━━━ Extract to read

Many DVE architectures and protocols have been proposed over the years [23]. A number of these approaches focused on solving distributed interest management by exploiting structured and unstructured Peer-to-Peer (P2P) solutions.

Approaches based on structured P2P (often based on Distributed Hash Tables) offer a stable and reliable network for the distributed dissemination of the state of the avatars [3, 13, 15]. However, these solution are often based on a distributed index, which needs to be maintained causing latencies and disruption in the interest management. Compared to structured approaches, unstructured P2P solutions focus on building the overlay according to the spatial proximity of the peers in the virtual environment [12, 21]. In order to perform IM, each peer connects with a subset of its neighbours so that peers may warn each other both about their movements and about new peers entering their AoI. These approaches naturally adapt to the rapid evolving scenarios of DVEs and allow for large scalability, but introduce overhead in the complexity of the approach and make strong assumptions on the capability of peers. To combine the advantages of both structured and unstructured P2P solutions, we proposed an hybrid solution based on a combination of a centralized server and a best-effort mechanism providing support for distributed interest management [5]. In this paper we refer to this architecture as the reference architecture and it is presented in Sect. 3.

Community discovery is a well studied research problem that has applications to many research fields [17]. In general, a community is defined as a set of entities that share similar interests, which are encoded into a profile, one for each entity. Often associated to the concept of community is the concept of exemplar or leader of a community, which is the entity that best represents a community. Some popular solution for distributed community discovery, like CDC from Ramaswamy et al. [19], have the issue that their division of the nodes in clusters is highly dependent on the choice of the starting nodes. Other solutions, like USP2P from Datta et al. [8], assume that interests are uniformly distributed among the peers. However this assumption not necessarily holds in our scenario. For these reasons, for our evaluation we selected two solutions that do not require starting points and perform no strong assumptions, namely AffinityPropagation [10], described in Sect. 4.2, and group [2, 9], described in  Sect. 4.1.

To the best of our knowledge, there are few gossip-based solutions for hotspot detection in DVE. [22] proposed an approach based on attraction of avatar according to a mass criterion. Similarly, [4] developed a gossip-based protocols that exploits a flock model to identifies cluster of avatars and the relative super peers. Both these solutions share many similarities with our approaches, and provide an experimental validation for gossip-based protocols in DVEs. However, we differentiate as we strongly focus on the concept of community, and their ability to approximate hotspots. In addition, the concept of exemplar of a community is slightly different from the concept of super peers. In particular, the latter directly participates to the topology of a network, rather the former represents a community and not necessarily is part of a defined topology.

━━━━━━

> _Complete the following_
A. Check each statement against the passage on distributed virtual environments. For each, answer yes or no and quote the words of the passage that decide it. (i) Structured P2P approaches often rely on a distributed index whose maintenance causes latencies. (ii) CDC assumes that interests are uniformly distributed among the peers. (iii) An exemplar of a community, like a super peer, directly participates in the topology of a network.
B. According to the passage on distributed virtual environments, which two community discovery solutions were selected for the evaluation?
C. Resume the passage on distributed virtual environments, writing what follows its last sentence.

━━━ Given data

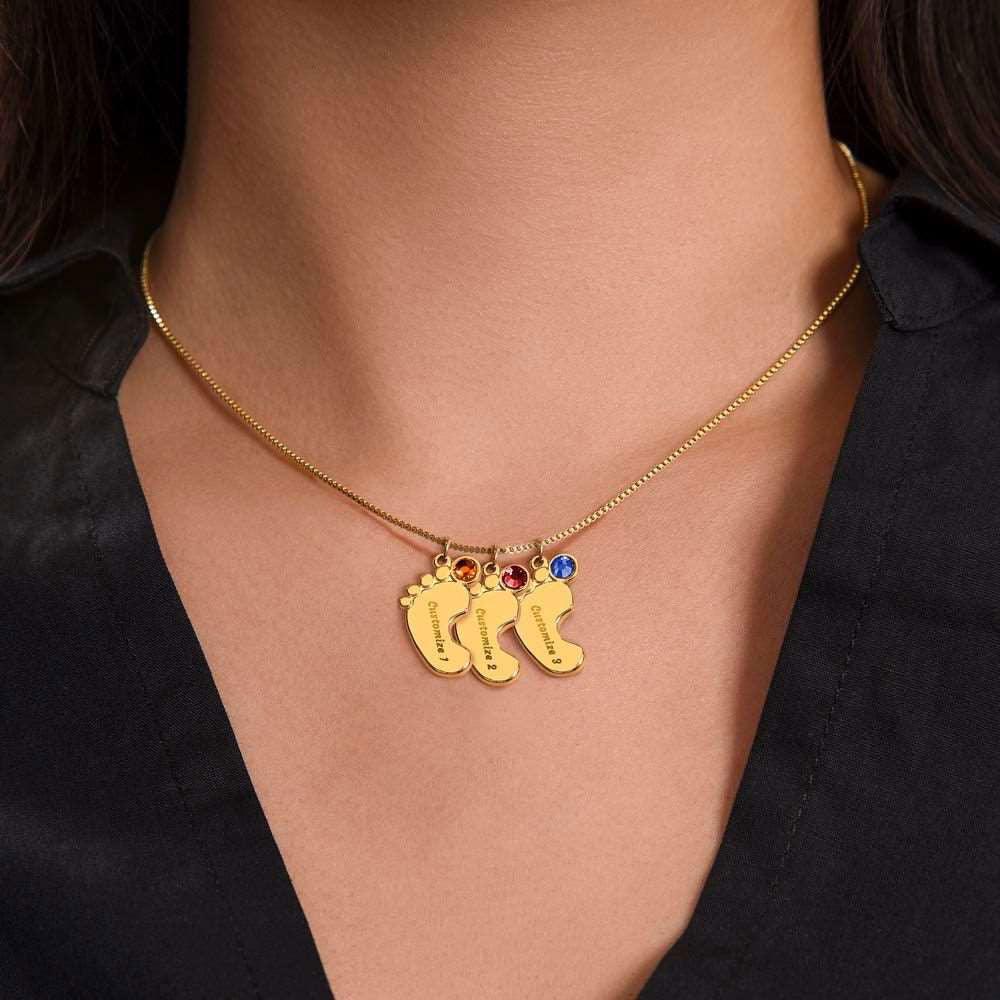 Mama of an Angel Baby Feet Necklace - I carried you in my heart 1 Charm / Polished Stainless Steel / Standard Box Jewelry Giftinum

━━━━━━

> _Exercise responses_
A.
(i) Yes: "these solution are often based on a distributed index, which needs to be maintained causing latencies and disruption in the interest management"
(ii) No: "Other solutions, like USP2P from Datta et al. [8], assume that interests are uniformly distributed among the peers"
(iii) No: "the latter directly participates to the topology of a network, rather the former represents a community and not necessarily is part of a defined topology"

B. AffinityPropagation and group.

C.
3 Reference Architecture

The reference architecture considers an IM model where the information is delivered by the combination of an unstructured P2P network and a static server. A detailed presentation of this architecture can be found in [6, 7]. Figure 1 presents an overview of the reference architecture. The server works as a regular VE server, i.e. receives information from the clients and in turn periodically informs the client with fresh information about the state of the virtual world. The P2P network is based on multiple layers of gossip protocols. The gossip networks are built and maintained in a purely distributed fashion, without any intervention of the server. The purpose of the P2P network is to give the possibility to increase the period of the server communications with client. In other words, the idea is to reduce the load on the server, and put more load on the set of peers. With a reduction of communication interval, the server can manage more clients in the same region and/or manage a larger region. For the sake of simplicity we consider a single server serving a close region of a generic DVE. Note that our approach applies also to the multi server case, provided that each client knows from which server to communicate with. Clients communicate with the server and among each other to receive update of the content of their AoI.

Fig. 1.
figure 1

The general architecture

Fig. 2.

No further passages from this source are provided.